The fallout is measured in the tens of millions. UK Steel expects that without intervention the industry will have to bear an additional £82 million in annual electricity costs compared to operations in France. This strain risks stalling decarbonization projects, shifting order books to continental competitors and undermining the credibility of the government’s steel strategy.
The BICS itself was generally welcomed for its offer. The program will significantly reduce electricity bills for parts of the steel supply chain and energy-intensive facilities that are not currently covered by the existing funding framework. For businesses that were previously ineligible for relief, this represents an important and long-overdue lifeline.
The crux of the matter is that steelmakers themselves already benefit from similar support from the British Industry Supercharger, so the key challenge of competitiveness remains unaffected. This challenge has been painfully mitigated by the war in the Middle East, which has driven up wholesale gas and electricity prices and once again exposed the UK’s structural dependence on gas-based electricity prices.
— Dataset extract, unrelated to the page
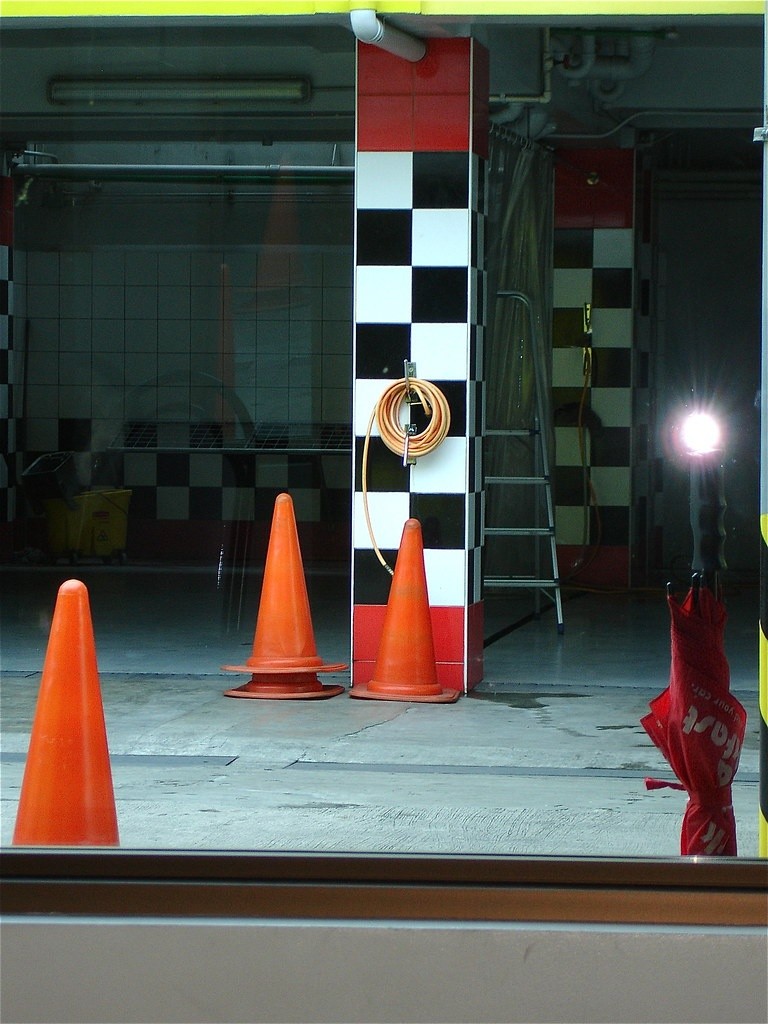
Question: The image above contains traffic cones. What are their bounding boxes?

Frank Aaskov, director of energy and climate policy at UK Steel, said the program was a helpful step but would not address the fundamental problem.
“The BICS will provide welcome relief for parts of the steel supply chain and manufacturers not currently covered by existing schemes, significantly reducing their energy bills,” he said. “But it will not reduce electricity prices for steel producers themselves, who continue to face exceptionally high wholesale electricity costs.”
Aaskov added that the deterioration was rapid and severe. “This problem has become much worse in recent months. As a result of the Middle East war, British steelmakers are now paying almost 80% more for electricity than competitors in France and Germany, up from around 25% previously. This is despite support already in place and reflects the UK’s continued dependence on gas-driven electricity prices.”
The industry body is urging ministers to go further, advocating for a mechanism to realign wholesale prices along the lines of consultancy Baringa. Such a move, UK Steel argues, would bring UK industry’s electricity costs in line with continental competitors and restore the investment confidence the sector desperately needs.
“To make the steel strategy a success and achieve the government’s industrial and decarbonization ambitions, additional measures are now essential,” Aaskov said. “This requires targeted measures to align wholesale electricity prices with those of our European competitors, giving the industry the confidence to invest.”
There is a lot at stake for SME suppliers woven along the steel value chain, from specialist processors to downstream manufacturers. A weakened domestic steel industry would impact thousands of smaller companies whose order books depend on healthy demand from major producers. Westminster now faces the question of whether a partial solution is enough or whether bolder interventions in wholesale prices are the only credible way to keep British steel in the game.